=== Section Start ===

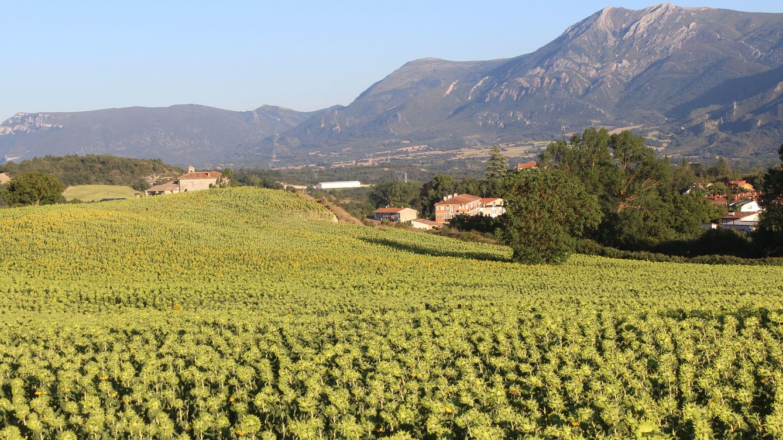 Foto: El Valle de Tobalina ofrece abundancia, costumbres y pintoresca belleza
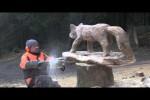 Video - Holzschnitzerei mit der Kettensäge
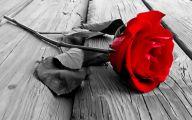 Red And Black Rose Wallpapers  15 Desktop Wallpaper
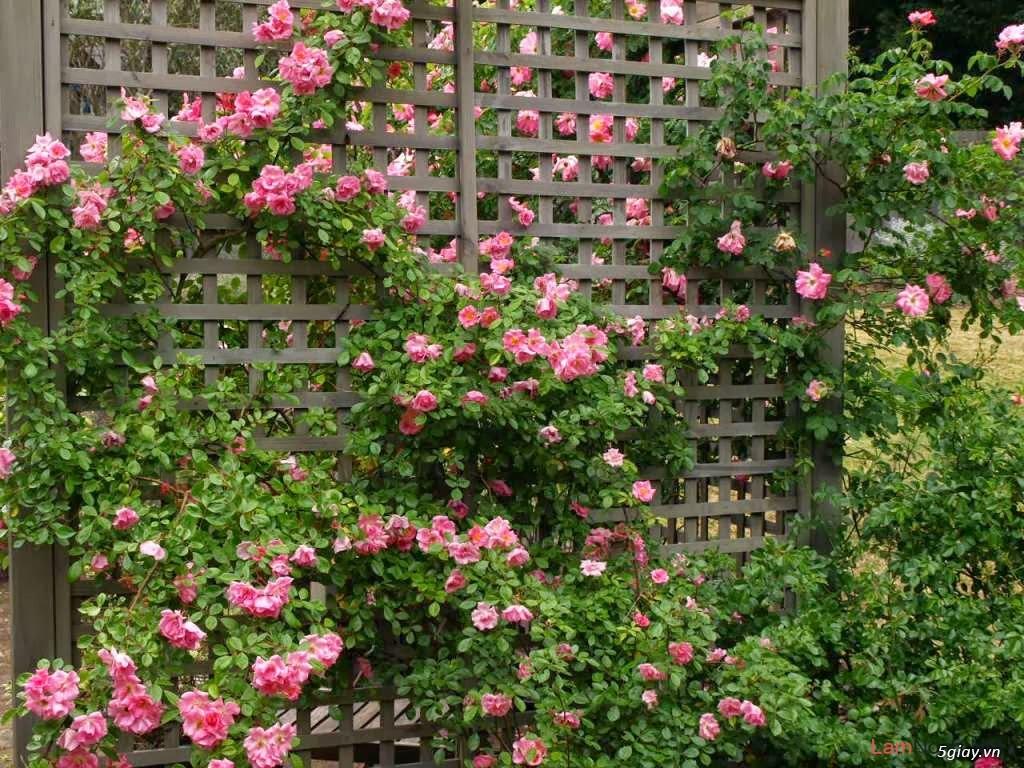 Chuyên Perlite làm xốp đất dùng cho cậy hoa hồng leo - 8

=== Section End ===
=== Section Start ===

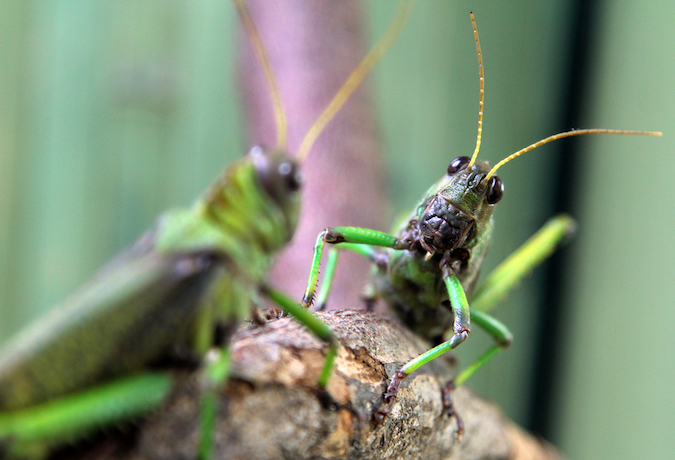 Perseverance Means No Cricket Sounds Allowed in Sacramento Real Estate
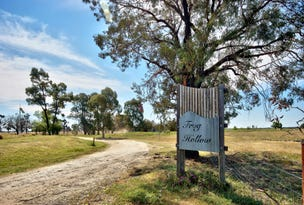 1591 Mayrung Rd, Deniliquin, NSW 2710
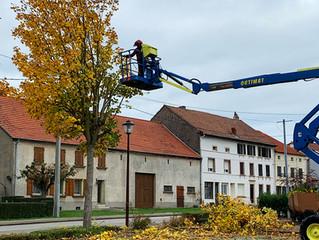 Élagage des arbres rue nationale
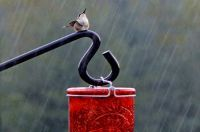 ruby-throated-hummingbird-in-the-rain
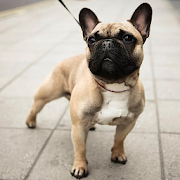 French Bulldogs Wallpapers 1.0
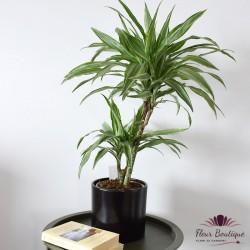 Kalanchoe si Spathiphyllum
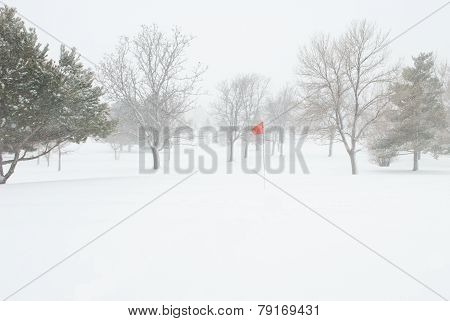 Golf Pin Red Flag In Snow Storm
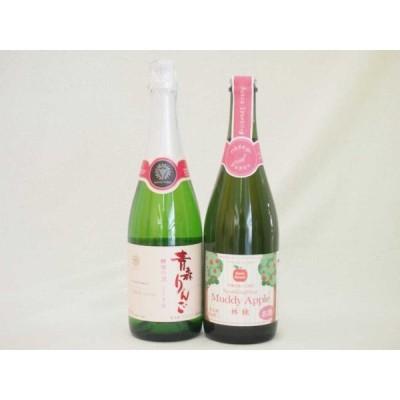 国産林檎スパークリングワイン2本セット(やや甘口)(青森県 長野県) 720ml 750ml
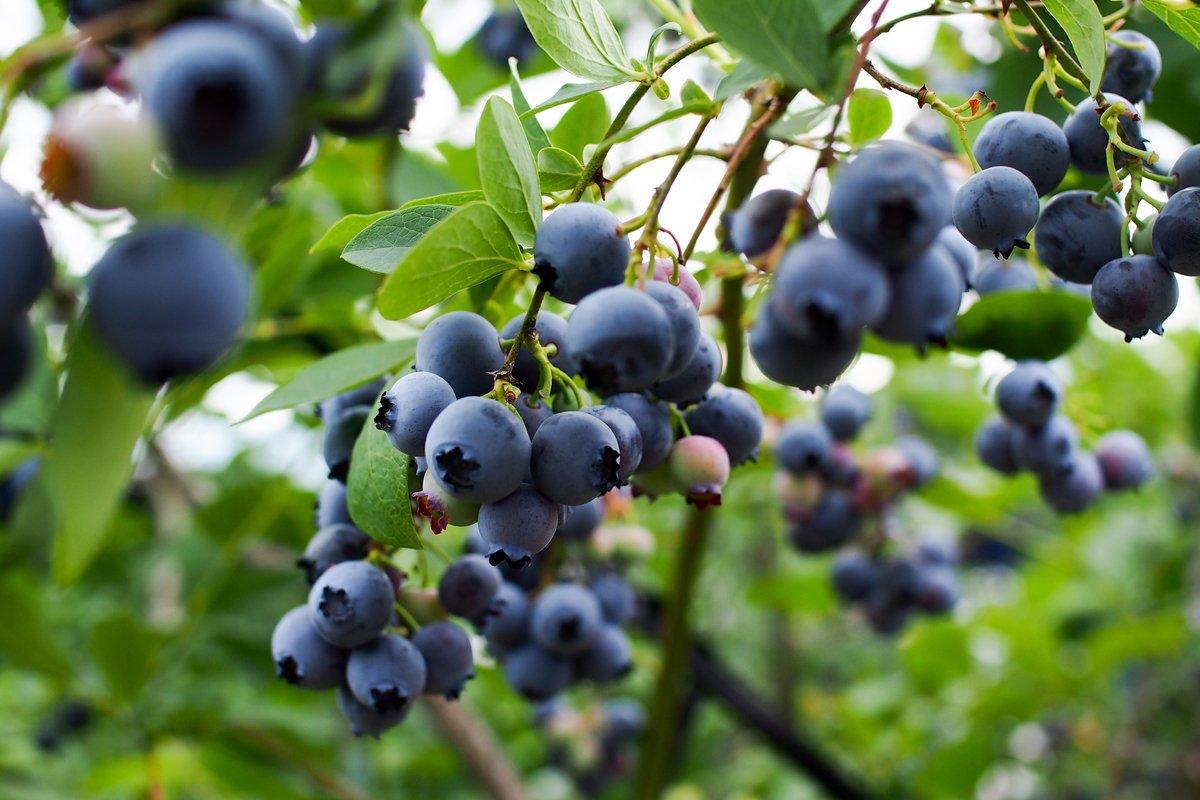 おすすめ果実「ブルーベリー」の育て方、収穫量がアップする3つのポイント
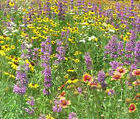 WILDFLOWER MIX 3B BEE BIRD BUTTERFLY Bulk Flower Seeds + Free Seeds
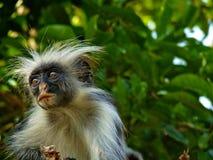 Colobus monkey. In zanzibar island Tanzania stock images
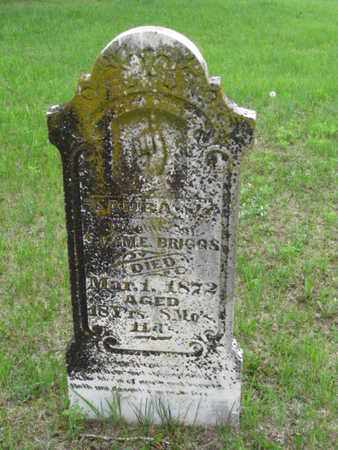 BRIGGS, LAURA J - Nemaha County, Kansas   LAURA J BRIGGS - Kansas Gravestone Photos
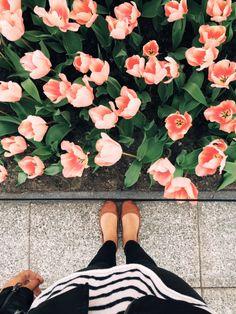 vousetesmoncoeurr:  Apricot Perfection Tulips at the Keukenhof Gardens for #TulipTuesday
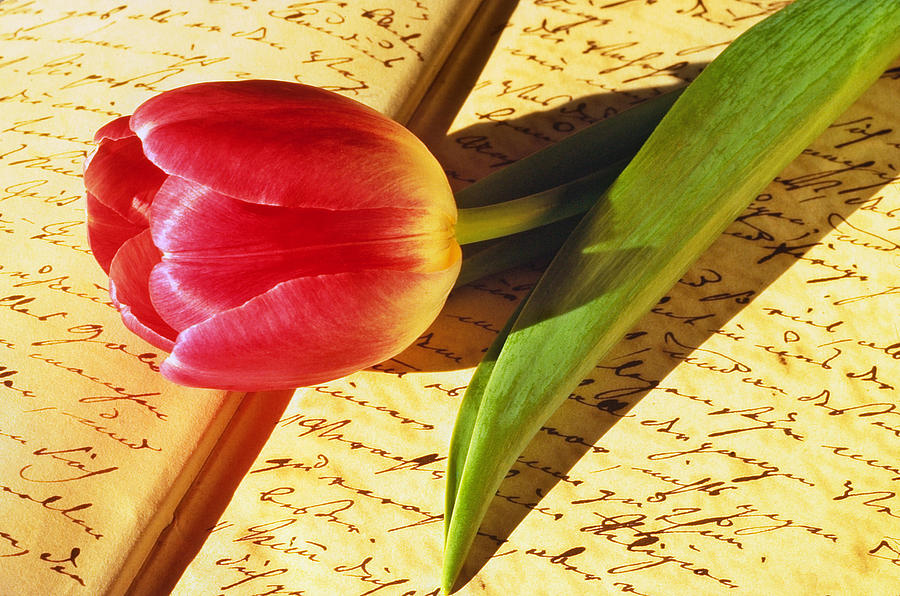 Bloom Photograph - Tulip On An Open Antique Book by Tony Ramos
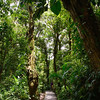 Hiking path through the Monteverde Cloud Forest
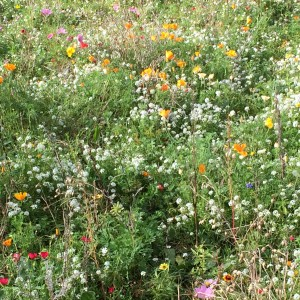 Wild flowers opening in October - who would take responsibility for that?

=== Section End ===

Work task: The copy should hold only the lines from the one with "Hiking path through" through the one with "Wild flowers opening", exactly as they stand above. Leave out the pictures.

Task response:
 Hiking path through the Monteverde Cloud Forest
 Wild flowers opening in October - who would take responsibility for that?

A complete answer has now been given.